Allow explicit job number dependencies #95

Closed gdevenyi closed 8 years ago

gdevenyi commented 8 years ago

Suggested by Andrew Jankie

We should allow specification of exact job numbers for dependencies in addition to name glob matching.

pipitone commented 8 years ago

SGE does it by either matching the job name with a pattern or the job ID explicitly. I like that approach.

From the SGE man pages:

  wc_job
     The wildcard job specification is a placeholder for job ids,
     job  names  including  job  name  patterns.  A job id always
     references one job, while the name and pattern might  refer-
     ence multiple jobs.

     wc_job := job-id | job-name | pattern
gdevenyi commented 8 years ago

So, SGE already supports it it, pbs needs work though :)

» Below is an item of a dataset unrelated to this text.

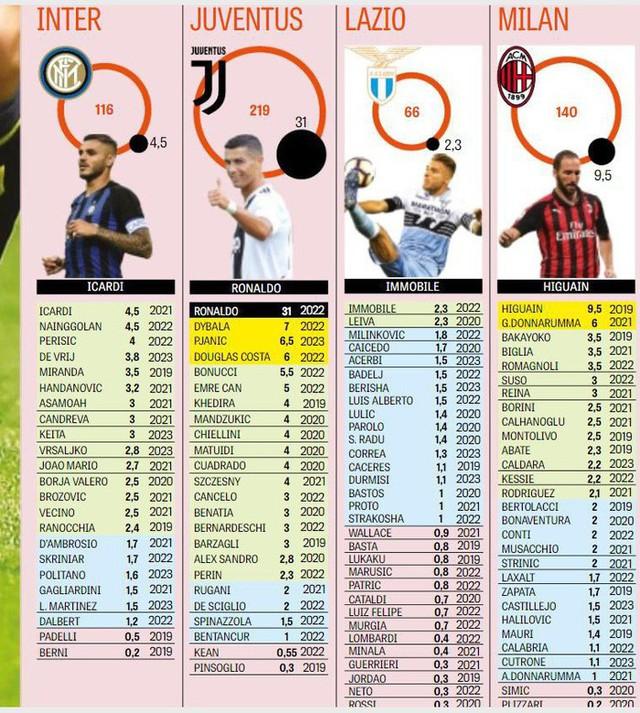 Ronaldo ăn lương gấp gần 5 lần Dybala - Ảnh 1.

gdevenyi commented 8 years ago

Sidethought, should we rename afterok -> depend?

andrewjanke commented 8 years ago

I found afterany to be the most robust for PBS. It means that a subsequent job can run even if the previous one failed and wasn't set to rerun. At least then users can determine what went wrong from their own logfiles rather than having to figure out how to query the scheduler to find out why a job isn't running.

At this point, they either remove the job or do something magical. In the former case just running the job achieves the same purpose. In the latter we have a smart user who knows stuff and possibly doesn't need to use qbatch!

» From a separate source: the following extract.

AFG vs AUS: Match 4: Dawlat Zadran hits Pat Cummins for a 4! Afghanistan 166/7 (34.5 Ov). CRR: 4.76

https://github.com/andrewjanke/qbatch/blob/master/qbatch#L139

gdevenyi commented 8 years ago

@andrewjanke the reason for afterok instead of afterany is that if I have a pipeline built around qbatch which has a dependency chain, I can't run the next stage without the prior stage finishing successfully. If I allow the pipeline to continue I have to debug a failure of the commands downstream, rather than at the true failure point.

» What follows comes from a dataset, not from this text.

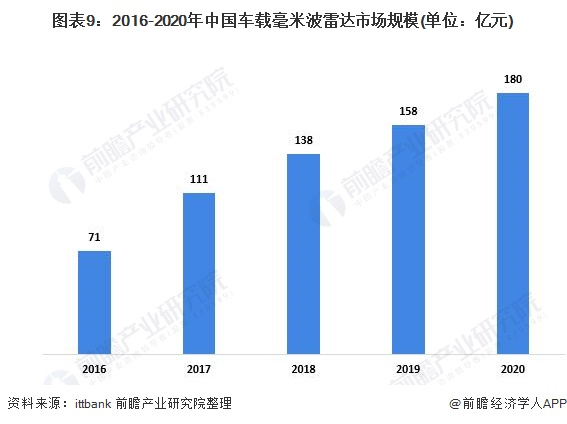 图表9:2016-2020年中国车载毫米波雷达市场规模(单位:亿元)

andrewjanke commented 8 years ago

@gdevenyi I mustn't have said it right. The situation you describe with dependencies is exactly why I used afterany...

I prefer to have subsequent steps fail but as part of doing so write things to logfiles. This then means that irrespective of the scheduler I'm using (PBS or gridengine) I can use the same heuristics/checker to tell me where things broke. In my case I have a number of things that parse logfiles.

So, if I use afterany I do this after an error:

  1. Check logfiles, find error
  2. Fix error in processing script.
  3. rerun.

If I use afterok I do this to sort an error

  1. Check scheduler for jobs stuck in "hold" state (gridengine) or "wait" state (PBS)
  2. Figure out if the job really is stuck as the queue on our cluster is nigh on 100% full
  3. Figure out the job than runs before it
  4. check that jobs logfile + stuck jobs script, find error
  5. fix error in processing script
  6. Remove jobs stuck in hold by ID as just re-running the preceeding script won't work
  7. Repeat for other subjects that also failed
  8. rerun.

I prefer the former, you may have automated the latter.

gdevenyi commented 8 years ago

@andrewjanke See #112 for implementation of PBS/SGE job number dependencies. It simply extends the XML tree search in PBS to check job numbers as well, and adds them to the depends list if found. The existing SGE implementation already works since it allows for names or IDs using the same mechanism.

gdevenyi commented 8 years ago

Merged